On orbital mechanics and the standard model

[johnmartin]

Some Questions on Lagrange Points – According to Wicki, a Lagrange point is

The Lagrangian points are the five positions in an orbital configuration where a small object affected only by gravity can theoretically be stationary relative to two larger objects (such as a satellite with respect to the Earth and Moon). The Lagrange points mark positions where the combined gravitational pull of the two large masses provides precisely the centripetal force required to rotate with them. They are analogous to geostationary orbits in that they allow an object to be in a fixed position in space rather than an orbit in which its relative position changes continuously.

Evidently Lagrange points are calculated using Newtonian mechanics in a two body problem. According to Wicki, satellites have been sent into the Lagrange points, or at least to orbit the Lagrange points heer - http://en.wikipedia.org/wiki/Lagrang...point_missions . Also according to Wicki, the Earth orbits the sun in an ellipse, with a distance to the sun that varies over the year by about 5 million kms. When we look at the Lagrange points, L1 to L5 are all dependent upon the location of the sun and the earth. As such, the following questions are pertinent –

1. If a satellite was sent to L1, what is the force that causes the satellite to move closer and further away from the sun when the Earth moves closer and further away from the sun during its elliptical orbit?

● ● ●

Aim 1
From the post on Lagrange points, write out the passage starting with "Evidently Lagrange points" and going on through "its elliptical orbit?".
Aim 2
Answer these questions from the post on Lagrange points:
(a) How many Lagrangian points are there?
(b) By about how much does the Earth's distance to the sun vary over the year?
(c) What are Lagrange points analogous to?

[Stored data]

● ● ●

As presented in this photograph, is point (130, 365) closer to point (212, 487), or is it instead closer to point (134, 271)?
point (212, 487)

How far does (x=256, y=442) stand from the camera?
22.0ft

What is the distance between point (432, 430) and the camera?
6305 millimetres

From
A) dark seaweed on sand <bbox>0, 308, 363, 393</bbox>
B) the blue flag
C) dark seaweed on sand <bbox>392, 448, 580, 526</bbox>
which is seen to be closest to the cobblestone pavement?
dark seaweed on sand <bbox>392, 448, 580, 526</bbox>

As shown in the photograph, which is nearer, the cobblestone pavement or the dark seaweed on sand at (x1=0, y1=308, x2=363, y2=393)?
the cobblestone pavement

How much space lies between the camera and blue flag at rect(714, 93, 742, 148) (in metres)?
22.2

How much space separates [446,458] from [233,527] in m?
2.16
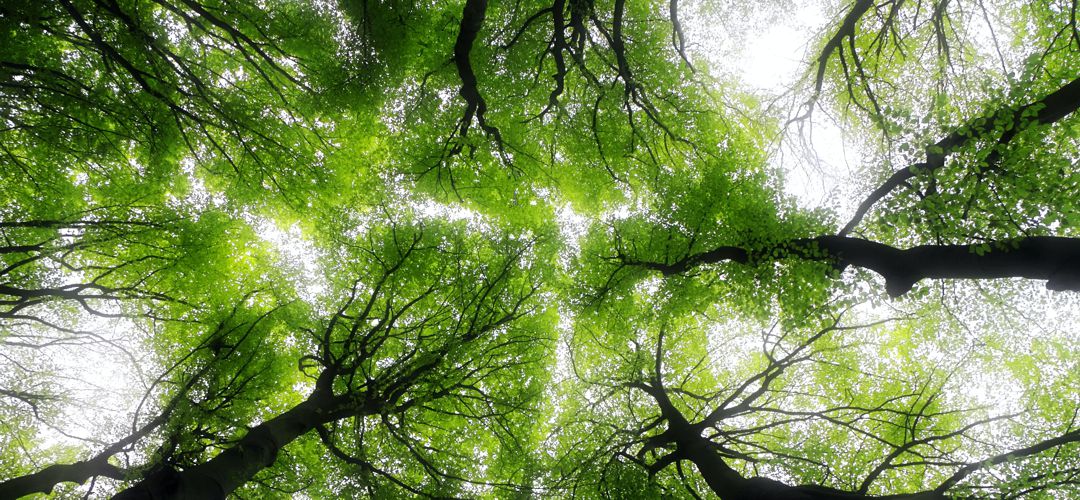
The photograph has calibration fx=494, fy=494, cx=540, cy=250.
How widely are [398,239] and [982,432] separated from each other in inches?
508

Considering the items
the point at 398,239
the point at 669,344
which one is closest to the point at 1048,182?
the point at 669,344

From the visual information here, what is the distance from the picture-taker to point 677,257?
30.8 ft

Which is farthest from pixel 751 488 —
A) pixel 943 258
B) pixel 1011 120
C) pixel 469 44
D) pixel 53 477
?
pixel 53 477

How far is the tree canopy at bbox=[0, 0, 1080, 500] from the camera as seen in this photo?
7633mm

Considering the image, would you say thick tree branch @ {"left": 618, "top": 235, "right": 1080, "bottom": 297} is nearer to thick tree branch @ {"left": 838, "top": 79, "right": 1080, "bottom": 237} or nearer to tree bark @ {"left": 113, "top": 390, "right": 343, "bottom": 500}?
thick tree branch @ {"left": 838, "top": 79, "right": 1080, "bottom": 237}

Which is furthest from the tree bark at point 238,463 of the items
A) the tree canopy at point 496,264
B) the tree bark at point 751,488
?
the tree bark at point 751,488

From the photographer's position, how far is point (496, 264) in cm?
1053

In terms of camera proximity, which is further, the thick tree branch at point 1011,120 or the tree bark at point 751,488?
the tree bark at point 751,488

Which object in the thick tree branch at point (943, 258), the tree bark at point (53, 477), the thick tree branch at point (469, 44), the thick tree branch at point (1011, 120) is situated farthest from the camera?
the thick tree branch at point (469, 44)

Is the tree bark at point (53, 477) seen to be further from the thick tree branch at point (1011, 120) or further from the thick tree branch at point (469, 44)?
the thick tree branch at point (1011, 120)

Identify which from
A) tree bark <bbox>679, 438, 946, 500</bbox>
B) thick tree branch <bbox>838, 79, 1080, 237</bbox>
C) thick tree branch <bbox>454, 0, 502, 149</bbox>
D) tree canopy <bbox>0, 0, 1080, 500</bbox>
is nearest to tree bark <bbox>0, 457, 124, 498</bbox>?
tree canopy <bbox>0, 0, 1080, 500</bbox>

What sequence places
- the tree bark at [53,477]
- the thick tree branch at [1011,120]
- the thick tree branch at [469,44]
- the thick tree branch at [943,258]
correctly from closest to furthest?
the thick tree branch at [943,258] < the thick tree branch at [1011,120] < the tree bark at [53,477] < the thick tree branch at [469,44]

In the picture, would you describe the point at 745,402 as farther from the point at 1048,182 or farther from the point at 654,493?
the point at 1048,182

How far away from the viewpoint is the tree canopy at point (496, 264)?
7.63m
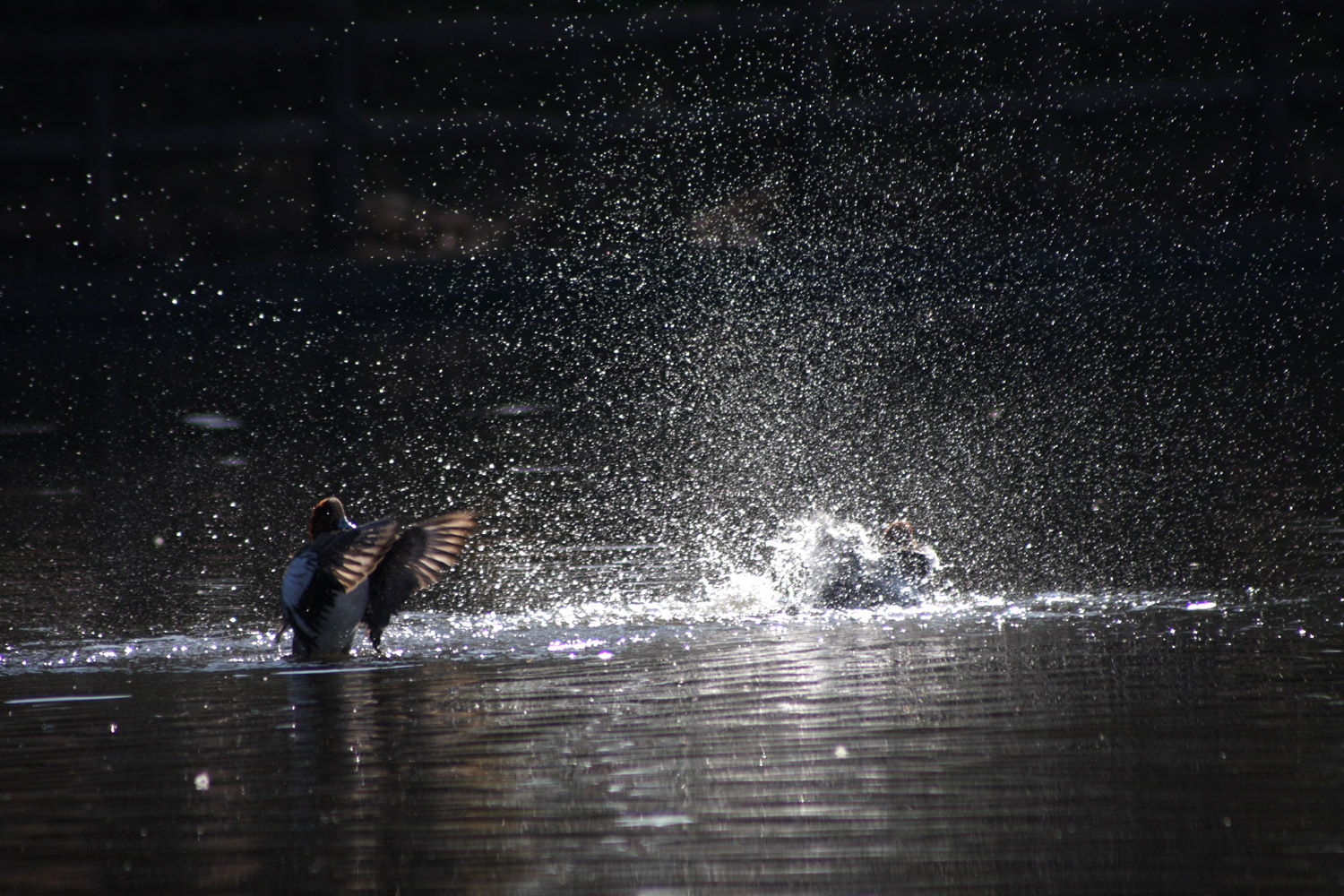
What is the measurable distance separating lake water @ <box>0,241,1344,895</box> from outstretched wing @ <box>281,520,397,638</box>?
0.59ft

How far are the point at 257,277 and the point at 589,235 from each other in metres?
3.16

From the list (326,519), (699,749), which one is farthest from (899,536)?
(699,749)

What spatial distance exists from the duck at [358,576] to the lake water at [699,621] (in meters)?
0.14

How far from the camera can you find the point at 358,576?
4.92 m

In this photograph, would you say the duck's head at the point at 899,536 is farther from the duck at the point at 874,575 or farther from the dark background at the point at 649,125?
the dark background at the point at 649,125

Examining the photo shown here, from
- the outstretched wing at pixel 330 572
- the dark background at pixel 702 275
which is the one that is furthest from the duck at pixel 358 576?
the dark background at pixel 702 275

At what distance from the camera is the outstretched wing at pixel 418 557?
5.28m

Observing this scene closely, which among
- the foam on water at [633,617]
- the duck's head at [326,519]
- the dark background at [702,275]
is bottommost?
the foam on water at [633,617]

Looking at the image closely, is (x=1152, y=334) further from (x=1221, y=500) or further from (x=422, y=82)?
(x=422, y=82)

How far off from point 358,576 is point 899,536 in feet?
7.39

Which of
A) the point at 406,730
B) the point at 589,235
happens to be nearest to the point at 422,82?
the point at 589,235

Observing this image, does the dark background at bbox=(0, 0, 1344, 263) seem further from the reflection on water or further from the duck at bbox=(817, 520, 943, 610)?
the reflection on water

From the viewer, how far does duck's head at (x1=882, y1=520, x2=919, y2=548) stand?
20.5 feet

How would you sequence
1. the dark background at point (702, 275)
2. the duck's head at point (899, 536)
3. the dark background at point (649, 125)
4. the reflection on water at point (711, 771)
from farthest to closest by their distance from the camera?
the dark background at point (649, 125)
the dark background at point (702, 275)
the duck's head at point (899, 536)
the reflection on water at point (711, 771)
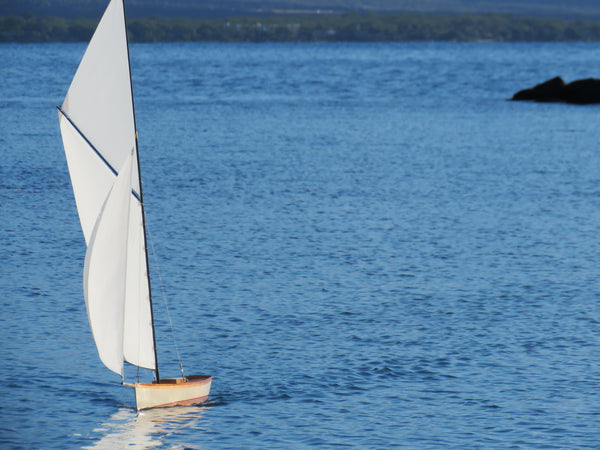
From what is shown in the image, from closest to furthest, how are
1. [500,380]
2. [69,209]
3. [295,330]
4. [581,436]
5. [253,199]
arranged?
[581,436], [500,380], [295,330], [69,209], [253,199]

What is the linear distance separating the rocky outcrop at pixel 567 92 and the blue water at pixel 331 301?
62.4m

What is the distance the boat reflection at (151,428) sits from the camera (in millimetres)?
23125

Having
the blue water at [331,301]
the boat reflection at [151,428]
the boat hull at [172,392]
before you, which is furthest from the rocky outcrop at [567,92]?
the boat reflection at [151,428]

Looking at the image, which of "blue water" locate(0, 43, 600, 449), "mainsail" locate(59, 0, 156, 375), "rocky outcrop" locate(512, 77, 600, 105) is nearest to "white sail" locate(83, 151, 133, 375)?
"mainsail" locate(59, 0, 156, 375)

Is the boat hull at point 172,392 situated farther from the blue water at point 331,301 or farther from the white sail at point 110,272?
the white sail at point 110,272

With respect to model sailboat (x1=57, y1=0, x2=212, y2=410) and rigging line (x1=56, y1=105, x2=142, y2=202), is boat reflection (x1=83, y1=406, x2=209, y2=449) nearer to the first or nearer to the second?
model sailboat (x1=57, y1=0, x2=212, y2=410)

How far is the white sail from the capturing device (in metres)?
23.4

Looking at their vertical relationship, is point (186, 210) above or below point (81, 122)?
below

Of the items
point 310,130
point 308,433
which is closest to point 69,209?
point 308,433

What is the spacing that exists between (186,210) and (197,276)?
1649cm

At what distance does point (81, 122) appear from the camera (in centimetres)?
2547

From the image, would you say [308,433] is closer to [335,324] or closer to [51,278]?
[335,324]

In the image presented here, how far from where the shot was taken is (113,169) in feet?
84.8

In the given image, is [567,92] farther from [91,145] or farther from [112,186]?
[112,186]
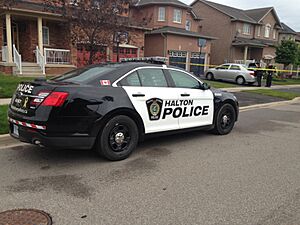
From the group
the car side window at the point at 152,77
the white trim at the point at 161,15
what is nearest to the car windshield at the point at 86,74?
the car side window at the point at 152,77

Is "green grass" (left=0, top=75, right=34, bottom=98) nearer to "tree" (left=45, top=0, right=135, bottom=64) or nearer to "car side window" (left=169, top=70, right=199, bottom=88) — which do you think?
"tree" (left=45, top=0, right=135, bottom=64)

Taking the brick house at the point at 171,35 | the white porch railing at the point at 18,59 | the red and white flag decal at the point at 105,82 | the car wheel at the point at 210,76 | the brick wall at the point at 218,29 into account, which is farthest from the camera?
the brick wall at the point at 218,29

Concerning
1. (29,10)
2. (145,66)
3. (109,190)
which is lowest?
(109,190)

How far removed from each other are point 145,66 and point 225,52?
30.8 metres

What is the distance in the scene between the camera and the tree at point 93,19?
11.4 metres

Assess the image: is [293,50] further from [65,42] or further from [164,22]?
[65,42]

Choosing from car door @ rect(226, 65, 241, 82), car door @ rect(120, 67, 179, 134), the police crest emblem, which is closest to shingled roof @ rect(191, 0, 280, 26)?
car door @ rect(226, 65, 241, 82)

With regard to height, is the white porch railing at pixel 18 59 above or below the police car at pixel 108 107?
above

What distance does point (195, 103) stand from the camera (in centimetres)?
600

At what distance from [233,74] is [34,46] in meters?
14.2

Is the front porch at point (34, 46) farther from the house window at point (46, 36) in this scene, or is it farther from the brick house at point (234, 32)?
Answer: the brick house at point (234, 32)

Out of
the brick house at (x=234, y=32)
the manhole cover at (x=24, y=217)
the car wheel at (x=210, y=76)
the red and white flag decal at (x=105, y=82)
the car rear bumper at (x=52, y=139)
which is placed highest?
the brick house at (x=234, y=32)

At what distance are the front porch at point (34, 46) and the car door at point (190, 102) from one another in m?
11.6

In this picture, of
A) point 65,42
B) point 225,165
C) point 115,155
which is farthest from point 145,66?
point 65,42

● ● ●

Right answer 1
Evidently Lagrange points are calculated using Newtonian mechanics in a two body problem. According to Wicki, satellites have been sent into the Lagrange points, or at least to orbit the Lagrange points heer - http://en.wikipedia.org/wiki/Lagrang...point_missions . Also according to Wicki, the Earth orbits the sun in an ellipse, with a distance to the sun that varies over the year by about 5 million kms. When we look at the Lagrange points, L1 to L5 are all dependent upon the location of the sun and the earth. As such, the following questions are pertinent –

1. If a satellite was sent to L1, what is the force that causes the satellite to move closer and further away from the sun when the Earth moves closer and further away from the sun during its elliptical orbit?

Right answer 2
(a) Five
(b) About 5 million km
(c) Geostationary orbits